# Requirement:
Output, please, every line from the line that holds "At what distance from (811,460)" to the end, exactly as written.

# Recorded data:
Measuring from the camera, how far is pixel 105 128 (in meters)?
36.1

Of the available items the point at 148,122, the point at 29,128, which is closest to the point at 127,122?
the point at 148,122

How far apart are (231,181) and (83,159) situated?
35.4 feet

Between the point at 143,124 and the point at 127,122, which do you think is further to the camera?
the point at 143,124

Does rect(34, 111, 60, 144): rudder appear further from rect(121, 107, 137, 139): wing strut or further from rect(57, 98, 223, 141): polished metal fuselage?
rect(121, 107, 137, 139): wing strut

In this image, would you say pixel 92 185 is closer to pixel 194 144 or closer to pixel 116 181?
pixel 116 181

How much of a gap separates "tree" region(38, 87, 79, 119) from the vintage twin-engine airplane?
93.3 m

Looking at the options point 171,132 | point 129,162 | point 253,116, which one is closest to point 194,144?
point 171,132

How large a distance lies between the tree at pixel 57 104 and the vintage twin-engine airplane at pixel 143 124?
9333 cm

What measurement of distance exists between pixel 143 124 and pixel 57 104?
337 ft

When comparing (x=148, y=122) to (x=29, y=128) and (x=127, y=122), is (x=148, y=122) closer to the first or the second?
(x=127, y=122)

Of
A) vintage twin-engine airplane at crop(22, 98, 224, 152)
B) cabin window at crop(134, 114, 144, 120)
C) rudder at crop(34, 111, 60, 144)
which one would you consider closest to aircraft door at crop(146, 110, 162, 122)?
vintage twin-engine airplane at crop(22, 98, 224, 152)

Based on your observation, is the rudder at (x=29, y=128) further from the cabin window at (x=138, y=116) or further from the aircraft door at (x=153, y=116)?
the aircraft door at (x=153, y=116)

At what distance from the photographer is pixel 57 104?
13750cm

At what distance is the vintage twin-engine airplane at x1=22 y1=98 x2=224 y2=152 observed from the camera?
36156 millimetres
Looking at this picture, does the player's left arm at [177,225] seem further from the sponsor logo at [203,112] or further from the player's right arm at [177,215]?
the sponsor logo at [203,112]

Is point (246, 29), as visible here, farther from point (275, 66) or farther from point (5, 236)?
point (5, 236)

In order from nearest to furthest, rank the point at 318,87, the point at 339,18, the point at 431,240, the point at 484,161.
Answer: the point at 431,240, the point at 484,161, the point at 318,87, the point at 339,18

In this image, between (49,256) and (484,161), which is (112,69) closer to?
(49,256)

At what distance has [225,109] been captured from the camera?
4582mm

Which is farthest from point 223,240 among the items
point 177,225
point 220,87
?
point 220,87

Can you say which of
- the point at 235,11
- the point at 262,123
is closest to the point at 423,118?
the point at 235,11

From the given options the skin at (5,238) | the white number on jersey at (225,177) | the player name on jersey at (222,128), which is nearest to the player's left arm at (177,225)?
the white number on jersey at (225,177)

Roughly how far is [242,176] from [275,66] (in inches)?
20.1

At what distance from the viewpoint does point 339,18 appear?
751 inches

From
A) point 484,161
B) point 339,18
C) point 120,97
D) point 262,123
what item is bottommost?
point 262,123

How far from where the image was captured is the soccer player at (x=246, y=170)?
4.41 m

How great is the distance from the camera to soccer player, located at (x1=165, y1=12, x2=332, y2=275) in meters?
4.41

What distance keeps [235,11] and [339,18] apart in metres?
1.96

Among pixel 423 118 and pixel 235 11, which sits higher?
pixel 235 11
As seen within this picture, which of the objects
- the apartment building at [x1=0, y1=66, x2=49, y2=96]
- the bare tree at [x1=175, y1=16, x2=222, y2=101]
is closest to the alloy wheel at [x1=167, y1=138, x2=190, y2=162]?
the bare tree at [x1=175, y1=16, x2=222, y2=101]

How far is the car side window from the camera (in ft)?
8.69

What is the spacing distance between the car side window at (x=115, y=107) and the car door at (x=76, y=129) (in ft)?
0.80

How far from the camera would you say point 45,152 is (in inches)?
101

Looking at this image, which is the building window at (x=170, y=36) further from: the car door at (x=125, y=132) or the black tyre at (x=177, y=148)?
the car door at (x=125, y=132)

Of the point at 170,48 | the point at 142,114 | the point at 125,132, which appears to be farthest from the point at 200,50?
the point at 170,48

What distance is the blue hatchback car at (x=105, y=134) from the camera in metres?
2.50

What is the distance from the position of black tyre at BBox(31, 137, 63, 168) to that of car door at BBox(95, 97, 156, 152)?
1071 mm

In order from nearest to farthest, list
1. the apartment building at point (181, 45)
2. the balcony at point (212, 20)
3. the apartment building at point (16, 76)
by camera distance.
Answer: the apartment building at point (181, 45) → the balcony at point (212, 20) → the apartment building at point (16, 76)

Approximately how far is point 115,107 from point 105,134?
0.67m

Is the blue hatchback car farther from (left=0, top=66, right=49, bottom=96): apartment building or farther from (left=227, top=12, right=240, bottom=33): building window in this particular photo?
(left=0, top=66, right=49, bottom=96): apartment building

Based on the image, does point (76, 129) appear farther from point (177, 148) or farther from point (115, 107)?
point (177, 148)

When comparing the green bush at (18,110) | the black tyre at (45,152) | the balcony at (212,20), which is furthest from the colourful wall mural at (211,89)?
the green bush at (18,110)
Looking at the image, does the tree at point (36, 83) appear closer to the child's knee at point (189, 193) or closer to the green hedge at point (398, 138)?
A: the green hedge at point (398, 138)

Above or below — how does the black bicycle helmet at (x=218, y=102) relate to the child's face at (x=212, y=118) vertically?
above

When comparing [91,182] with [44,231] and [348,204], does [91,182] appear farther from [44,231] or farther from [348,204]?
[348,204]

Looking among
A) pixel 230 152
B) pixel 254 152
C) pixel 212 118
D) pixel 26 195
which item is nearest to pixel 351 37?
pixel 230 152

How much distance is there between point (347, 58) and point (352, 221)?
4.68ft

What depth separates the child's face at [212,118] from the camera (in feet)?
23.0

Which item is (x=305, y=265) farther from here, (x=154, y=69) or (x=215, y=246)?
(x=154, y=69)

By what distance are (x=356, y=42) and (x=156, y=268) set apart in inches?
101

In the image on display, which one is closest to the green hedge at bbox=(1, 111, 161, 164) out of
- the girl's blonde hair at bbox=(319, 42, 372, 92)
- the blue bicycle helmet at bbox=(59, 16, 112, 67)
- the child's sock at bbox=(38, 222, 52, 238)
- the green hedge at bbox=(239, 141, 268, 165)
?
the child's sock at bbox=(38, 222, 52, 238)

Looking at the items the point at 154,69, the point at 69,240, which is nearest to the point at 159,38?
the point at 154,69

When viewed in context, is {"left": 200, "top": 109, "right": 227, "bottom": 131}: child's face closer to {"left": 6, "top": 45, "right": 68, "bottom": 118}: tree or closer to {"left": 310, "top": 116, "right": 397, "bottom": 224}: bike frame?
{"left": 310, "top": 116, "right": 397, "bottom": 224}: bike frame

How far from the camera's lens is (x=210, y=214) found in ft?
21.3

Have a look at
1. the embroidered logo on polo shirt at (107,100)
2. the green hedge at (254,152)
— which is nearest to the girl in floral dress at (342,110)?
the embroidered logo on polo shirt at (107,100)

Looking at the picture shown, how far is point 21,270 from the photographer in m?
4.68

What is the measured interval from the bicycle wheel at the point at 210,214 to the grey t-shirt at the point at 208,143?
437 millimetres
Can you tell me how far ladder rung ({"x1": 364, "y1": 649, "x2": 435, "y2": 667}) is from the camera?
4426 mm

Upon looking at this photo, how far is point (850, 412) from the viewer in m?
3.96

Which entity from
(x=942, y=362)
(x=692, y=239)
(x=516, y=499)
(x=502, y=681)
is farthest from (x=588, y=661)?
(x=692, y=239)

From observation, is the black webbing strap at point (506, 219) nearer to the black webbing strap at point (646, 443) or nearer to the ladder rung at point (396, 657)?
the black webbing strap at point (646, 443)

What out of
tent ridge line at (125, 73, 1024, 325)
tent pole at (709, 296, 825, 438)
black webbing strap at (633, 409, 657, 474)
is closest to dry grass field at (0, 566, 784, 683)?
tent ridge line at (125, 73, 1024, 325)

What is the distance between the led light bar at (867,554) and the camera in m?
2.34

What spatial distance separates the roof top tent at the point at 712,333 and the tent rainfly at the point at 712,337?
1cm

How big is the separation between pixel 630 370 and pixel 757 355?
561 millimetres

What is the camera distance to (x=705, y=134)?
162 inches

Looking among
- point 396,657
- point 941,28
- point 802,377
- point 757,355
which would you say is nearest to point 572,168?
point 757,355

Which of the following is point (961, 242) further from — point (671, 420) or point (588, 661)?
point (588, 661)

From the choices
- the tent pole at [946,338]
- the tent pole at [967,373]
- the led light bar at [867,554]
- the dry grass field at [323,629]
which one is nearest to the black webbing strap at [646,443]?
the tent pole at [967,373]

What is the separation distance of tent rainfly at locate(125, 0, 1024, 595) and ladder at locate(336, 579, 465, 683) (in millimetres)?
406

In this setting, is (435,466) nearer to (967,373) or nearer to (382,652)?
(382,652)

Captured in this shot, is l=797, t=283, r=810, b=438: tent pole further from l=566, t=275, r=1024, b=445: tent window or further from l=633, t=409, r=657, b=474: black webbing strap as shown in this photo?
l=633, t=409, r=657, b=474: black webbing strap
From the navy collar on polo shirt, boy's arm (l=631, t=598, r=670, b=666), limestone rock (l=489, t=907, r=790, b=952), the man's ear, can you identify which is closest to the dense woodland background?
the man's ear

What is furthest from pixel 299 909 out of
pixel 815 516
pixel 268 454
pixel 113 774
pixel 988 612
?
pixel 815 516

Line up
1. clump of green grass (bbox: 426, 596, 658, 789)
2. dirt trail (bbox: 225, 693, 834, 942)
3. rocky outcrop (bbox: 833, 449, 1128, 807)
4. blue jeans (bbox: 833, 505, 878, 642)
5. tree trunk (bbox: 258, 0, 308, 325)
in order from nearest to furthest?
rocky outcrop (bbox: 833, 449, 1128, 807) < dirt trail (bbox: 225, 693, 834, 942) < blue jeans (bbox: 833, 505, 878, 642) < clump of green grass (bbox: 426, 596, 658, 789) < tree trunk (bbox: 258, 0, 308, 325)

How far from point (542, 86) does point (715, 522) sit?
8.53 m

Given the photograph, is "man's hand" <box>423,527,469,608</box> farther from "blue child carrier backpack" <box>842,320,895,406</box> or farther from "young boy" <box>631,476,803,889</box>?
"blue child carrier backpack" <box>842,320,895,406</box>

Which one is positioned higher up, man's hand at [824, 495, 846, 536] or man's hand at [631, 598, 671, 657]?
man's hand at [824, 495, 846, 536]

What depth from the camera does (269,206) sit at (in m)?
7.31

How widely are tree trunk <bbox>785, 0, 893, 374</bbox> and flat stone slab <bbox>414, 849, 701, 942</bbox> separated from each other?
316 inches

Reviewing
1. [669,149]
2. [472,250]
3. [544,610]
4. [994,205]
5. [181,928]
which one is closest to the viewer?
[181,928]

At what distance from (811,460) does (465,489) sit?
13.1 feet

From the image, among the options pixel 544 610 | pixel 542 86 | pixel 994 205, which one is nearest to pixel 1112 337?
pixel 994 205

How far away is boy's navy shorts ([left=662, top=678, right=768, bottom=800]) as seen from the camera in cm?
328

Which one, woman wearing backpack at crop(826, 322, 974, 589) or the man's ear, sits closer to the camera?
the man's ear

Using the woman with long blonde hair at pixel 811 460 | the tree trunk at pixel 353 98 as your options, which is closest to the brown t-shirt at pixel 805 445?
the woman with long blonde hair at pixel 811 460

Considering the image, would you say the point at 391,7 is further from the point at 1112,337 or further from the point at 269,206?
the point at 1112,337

# Reply:
At what distance from (811,460) does (465,489) sit?
13.1 feet

From the image, among the options pixel 544 610 | pixel 542 86 | pixel 994 205, which one is nearest to pixel 1112 337?
pixel 994 205

How far away is boy's navy shorts ([left=662, top=678, right=768, bottom=800]) as seen from the camera in cm?
328

Which one, woman wearing backpack at crop(826, 322, 974, 589) or the man's ear, sits closer to the camera?
the man's ear

Using the woman with long blonde hair at pixel 811 460 | the tree trunk at pixel 353 98 as your options, which is closest to the brown t-shirt at pixel 805 445?
the woman with long blonde hair at pixel 811 460

Considering the image, would you say the point at 391,7 is further from the point at 1112,337 or further from the point at 269,206?
the point at 1112,337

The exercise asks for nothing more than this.